[Collected data]
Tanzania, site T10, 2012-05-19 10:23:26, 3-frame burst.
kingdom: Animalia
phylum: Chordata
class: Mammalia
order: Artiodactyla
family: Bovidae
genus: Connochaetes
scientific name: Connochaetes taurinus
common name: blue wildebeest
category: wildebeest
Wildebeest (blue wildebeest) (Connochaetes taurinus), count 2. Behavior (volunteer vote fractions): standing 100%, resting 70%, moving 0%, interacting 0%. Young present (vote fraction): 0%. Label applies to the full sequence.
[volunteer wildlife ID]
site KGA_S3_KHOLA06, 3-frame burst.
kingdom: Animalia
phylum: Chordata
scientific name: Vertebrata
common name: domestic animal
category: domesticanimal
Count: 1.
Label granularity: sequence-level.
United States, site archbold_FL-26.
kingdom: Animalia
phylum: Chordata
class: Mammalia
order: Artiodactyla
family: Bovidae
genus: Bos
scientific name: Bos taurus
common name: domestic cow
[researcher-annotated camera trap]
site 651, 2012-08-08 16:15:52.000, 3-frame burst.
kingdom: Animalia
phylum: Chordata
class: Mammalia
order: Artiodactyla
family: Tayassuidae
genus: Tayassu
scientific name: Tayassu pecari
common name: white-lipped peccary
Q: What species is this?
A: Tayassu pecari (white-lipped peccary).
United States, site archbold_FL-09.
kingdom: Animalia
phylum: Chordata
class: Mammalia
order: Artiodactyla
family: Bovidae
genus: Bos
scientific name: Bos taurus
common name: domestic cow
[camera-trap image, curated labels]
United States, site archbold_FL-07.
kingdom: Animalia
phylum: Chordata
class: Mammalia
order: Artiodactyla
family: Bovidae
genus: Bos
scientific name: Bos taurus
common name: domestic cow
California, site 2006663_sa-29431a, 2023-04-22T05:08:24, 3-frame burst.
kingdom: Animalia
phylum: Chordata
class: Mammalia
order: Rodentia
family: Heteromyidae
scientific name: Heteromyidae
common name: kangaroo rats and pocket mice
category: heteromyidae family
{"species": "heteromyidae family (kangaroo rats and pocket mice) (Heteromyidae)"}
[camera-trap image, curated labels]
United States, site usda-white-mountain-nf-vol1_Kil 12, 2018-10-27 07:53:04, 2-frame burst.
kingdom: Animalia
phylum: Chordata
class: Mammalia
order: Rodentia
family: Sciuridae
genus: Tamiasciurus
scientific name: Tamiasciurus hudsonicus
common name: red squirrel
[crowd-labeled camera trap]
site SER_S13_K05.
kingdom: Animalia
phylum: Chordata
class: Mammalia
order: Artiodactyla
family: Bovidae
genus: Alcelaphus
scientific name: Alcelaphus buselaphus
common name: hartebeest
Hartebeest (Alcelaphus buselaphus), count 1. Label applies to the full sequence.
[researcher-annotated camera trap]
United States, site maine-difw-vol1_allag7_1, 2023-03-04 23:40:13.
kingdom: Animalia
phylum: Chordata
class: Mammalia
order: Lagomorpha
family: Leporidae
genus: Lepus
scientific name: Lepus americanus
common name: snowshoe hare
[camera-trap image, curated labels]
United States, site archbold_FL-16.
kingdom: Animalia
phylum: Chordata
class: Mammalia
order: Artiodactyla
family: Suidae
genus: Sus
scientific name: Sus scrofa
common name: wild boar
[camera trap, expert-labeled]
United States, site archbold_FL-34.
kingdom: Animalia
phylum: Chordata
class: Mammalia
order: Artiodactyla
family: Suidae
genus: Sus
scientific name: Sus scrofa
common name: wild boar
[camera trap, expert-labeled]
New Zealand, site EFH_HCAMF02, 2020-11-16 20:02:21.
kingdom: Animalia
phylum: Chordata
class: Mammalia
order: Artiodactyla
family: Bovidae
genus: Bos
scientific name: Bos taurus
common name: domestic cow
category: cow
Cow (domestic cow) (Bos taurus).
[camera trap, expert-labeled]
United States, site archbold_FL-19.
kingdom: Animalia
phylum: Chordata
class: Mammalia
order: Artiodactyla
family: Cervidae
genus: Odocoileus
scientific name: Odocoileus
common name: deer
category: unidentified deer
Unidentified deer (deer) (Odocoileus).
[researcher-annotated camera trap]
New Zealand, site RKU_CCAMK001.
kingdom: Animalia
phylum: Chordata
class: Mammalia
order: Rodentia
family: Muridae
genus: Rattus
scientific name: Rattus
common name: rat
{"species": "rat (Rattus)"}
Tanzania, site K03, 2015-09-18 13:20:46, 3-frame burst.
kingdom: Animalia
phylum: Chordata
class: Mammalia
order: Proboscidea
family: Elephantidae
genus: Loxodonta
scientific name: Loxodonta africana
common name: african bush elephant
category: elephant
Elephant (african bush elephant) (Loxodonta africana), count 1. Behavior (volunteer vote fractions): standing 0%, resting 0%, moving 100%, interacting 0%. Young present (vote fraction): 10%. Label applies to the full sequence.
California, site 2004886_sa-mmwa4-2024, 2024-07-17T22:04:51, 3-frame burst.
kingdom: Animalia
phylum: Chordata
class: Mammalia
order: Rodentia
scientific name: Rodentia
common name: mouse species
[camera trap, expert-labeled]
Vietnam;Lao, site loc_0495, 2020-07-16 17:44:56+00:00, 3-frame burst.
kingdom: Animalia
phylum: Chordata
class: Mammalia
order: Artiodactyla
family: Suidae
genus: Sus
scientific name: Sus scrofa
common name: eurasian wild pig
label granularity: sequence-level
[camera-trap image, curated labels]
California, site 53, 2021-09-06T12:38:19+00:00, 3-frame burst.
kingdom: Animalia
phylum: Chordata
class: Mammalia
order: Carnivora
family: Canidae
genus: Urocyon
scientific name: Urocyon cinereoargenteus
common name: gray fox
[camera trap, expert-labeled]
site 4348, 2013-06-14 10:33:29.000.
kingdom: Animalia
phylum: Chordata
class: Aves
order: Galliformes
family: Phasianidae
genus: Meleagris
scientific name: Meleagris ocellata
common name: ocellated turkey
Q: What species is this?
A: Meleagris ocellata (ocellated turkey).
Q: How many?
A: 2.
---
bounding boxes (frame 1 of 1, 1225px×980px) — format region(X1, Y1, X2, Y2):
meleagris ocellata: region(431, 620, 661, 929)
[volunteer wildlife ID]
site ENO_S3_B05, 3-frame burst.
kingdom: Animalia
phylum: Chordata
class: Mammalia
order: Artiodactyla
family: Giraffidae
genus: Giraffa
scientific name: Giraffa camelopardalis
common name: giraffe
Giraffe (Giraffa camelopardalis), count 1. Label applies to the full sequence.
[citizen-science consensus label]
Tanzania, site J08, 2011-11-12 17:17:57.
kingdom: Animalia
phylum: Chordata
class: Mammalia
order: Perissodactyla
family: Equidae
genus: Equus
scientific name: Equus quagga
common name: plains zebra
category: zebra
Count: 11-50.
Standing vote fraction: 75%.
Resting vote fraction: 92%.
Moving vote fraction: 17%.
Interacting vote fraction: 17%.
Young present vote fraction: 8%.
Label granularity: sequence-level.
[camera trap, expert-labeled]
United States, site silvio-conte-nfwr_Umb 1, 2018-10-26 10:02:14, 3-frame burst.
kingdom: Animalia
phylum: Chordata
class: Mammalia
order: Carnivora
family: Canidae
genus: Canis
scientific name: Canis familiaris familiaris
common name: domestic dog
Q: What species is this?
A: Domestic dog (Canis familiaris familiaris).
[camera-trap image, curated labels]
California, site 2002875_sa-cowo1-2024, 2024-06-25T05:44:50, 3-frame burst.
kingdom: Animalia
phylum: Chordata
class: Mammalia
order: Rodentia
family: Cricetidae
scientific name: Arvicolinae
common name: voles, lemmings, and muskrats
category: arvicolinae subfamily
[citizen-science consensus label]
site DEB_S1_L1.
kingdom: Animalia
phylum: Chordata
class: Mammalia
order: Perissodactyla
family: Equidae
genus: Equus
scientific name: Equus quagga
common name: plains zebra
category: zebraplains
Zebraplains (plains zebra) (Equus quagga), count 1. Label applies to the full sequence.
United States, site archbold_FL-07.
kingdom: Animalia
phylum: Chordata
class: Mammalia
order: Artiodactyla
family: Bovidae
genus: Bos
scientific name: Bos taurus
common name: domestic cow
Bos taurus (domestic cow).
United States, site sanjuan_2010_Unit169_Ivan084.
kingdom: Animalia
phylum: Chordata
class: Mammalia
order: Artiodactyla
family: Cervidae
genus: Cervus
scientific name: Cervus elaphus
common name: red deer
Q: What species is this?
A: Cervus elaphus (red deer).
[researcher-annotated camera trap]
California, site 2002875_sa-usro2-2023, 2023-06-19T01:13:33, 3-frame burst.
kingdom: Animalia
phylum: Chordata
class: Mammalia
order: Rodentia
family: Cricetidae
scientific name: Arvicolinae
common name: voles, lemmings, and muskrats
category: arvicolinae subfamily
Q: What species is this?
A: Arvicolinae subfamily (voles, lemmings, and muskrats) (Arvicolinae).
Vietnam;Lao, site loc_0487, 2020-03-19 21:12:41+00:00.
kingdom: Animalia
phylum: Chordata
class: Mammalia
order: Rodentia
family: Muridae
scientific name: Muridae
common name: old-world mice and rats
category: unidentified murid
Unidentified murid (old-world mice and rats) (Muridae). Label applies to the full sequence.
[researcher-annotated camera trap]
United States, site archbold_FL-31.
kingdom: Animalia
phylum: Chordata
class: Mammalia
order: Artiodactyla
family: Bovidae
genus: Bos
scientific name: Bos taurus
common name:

- Your instructions -
Take the records above and return, word for word, only the lines that fall from the line with "New Zealand, site RKU_CCAMK001." to the line with "common name: african bush elephant", both of them included.

- Solution to this problem -
New Zealand, site RKU_CCAMK001.
kingdom: Animalia
phylum: Chordata
class: Mammalia
order: Rodentia
family: Muridae
genus: Rattus
scientific name: Rattus
common name: rat
{"species": "rat (Rattus)"}
Tanzania, site K03, 2015-09-18 13:20:46, 3-frame burst.
kingdom: Animalia
phylum: Chordata
class: Mammalia
order: Proboscidea
family: Elephantidae
genus: Loxodonta
scientific name: Loxodonta africana
common name: african bush elephant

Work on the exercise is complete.